Reactions and reviews
Time for “Doing” and “Doing Nothing” by Nancy Colasurdo
10/15/2010
Like his subtitle says, Peterson — a writer, composer and licensed therapist — puts forth 51 tangible exercises. They are grounded in research, so don’t be fooled by their simplicity. As a life coach, they strike me as somewhere between a quick fix and full-blown therapy. Want it boiled down? Peterson’s motto is “everyday mindfulness.” Oh, how I love that. Let me count the ways.
Bookwatch – January, 2011
These exercises use ordinary activities but stretch them to the ten-minute limit, blending Buddhism with fine insights.
360 degrees of mindful living by Pavel Somov
Richly creative, compassionately narrated, and brilliantly processed, each unique experiential exercise is a spoke on a wheel designed to bring you back to a grounding sense of self. Andrew Peterson takes your mind on a transformative walk. Are you coming, mind?
by Julie Clayton
If you desire to seize the moment, or experience the “power of now” as Eckhart Tolle calls it, the exercises in “The Next Ten Minutes” will undoubtedly facilitate this, and over time, your patterns of awareness will expand and transform–and you will become more lucid in the waking state.
by Jelina Vance
11/2/2010
This book is subtitled 51 Absurdly Simple Ways to Seize the Moment and it truly is just that. This wonderful purse-sized book is written with humor and wit, and is a joy to read. Peterson shows us how to take 10 minutes out of our busy schedule and learn the importance of being fully engaged and present in the moment. He brings into focus the mundane, silly and wildly crazy tasks that we often take for granted. Most people consider staring at a wall to be boring to say the least. However, after you read this book you may have a totally different view point about wall staring. With all the pressures of the world on us, this book is truly a humorous escape that offers a highly valuable approach to everyday living.
Dr. Susan Corso
10/25/2010
Dr. Peterson trafficks in human change. As a longtime therapist, he’s seen the gamut of human responses to simple and complex situations.

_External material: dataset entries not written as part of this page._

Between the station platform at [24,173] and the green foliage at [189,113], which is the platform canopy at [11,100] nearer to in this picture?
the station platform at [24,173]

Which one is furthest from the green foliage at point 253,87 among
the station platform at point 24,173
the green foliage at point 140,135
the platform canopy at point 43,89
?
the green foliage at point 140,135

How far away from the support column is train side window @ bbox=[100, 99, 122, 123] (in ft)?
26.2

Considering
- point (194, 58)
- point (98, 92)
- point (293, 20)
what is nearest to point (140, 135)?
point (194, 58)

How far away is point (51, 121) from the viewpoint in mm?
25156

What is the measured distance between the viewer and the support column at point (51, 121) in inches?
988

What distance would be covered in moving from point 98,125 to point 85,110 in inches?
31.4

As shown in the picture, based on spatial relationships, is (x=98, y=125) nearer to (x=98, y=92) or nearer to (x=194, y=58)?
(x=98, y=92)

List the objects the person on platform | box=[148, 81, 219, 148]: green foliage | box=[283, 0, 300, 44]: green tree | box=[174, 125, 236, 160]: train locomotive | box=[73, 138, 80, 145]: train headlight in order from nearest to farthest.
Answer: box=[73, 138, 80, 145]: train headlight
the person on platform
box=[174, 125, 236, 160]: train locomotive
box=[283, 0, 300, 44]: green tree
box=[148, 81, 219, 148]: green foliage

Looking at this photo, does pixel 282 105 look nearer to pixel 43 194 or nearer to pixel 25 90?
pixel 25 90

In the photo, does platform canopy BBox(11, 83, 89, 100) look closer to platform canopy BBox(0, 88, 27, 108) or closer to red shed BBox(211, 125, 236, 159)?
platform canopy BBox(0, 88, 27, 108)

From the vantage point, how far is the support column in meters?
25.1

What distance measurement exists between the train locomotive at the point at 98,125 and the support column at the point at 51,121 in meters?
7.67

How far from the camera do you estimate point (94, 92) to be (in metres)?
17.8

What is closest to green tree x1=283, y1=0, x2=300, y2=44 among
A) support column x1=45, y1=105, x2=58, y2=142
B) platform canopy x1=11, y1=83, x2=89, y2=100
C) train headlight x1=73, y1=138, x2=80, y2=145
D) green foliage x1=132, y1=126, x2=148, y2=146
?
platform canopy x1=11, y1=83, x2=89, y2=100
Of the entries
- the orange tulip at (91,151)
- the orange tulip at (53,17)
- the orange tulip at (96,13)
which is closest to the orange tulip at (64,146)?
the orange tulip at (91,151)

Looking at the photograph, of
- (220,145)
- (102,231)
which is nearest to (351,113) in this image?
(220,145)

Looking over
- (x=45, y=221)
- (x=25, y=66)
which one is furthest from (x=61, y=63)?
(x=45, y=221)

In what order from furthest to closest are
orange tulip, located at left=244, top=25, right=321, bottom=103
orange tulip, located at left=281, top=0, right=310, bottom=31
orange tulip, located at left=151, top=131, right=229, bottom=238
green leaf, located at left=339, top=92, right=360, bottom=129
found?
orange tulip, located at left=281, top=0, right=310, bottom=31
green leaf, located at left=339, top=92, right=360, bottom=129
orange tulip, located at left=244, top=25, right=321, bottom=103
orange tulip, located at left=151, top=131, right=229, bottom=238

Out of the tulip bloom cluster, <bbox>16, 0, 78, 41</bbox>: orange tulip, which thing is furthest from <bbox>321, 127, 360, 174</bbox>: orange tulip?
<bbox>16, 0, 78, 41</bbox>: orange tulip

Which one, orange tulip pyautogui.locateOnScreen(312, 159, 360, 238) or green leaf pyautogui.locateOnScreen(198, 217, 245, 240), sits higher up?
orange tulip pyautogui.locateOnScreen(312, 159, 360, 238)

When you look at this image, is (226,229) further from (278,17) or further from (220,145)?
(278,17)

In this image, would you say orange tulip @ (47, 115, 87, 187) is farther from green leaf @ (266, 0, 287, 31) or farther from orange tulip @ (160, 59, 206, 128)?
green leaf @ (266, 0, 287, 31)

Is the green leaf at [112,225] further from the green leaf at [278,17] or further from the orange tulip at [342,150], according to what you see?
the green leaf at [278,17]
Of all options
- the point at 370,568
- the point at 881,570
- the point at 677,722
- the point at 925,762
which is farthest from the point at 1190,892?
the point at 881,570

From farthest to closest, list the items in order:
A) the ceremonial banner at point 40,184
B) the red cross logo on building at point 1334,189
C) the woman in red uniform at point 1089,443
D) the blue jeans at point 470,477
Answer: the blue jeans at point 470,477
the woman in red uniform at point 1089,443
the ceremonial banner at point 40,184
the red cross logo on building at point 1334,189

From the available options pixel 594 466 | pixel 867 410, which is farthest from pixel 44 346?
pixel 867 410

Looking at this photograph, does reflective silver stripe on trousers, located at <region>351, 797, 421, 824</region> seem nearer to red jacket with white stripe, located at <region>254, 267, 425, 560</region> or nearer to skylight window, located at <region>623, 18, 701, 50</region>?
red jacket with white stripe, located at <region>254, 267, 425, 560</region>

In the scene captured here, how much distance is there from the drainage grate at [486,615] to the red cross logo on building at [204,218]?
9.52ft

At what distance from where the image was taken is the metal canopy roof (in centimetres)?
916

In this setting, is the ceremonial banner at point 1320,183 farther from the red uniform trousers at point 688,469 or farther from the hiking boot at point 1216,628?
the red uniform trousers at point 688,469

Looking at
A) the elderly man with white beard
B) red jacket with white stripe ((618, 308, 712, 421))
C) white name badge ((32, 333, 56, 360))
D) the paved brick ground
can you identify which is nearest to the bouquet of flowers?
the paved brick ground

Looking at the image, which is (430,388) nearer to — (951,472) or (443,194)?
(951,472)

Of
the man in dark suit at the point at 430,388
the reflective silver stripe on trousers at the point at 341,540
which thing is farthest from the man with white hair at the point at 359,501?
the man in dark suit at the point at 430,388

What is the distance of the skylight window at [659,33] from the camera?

I thoroughly appreciated Dr. Peterson’s musical approach. As a jazz musician, he has to be able to hear and integrate contradiction, and his techniques do just that. By taking everyday activities and adding mindfulness to them, his patients wake up to what they’re doing, how they’re doing it, and how to change it if they want to.
If you are a person who spends most of your time in the past or the future, The Next Ten Minutes is a guarantee to get you and your awareness in the here and now, and that’s where all the power is.
10/23/2010
I loved this book. (…) The Next Ten Minutes is full of exercises…meant to help you “Seize the Moment,” notice your day, make you aware of your every day surroundings, and maybe, just maybe, allow you to grow a little.
10/18/2010
I love The Next Ten Minutes because it offers a wide variety of techniques that help…make the days pass by faster and much more smoothly. [...] With The Next Ten Minutes, I have been able to take a step back from those stressful situations and turn them into something more positive and manageable.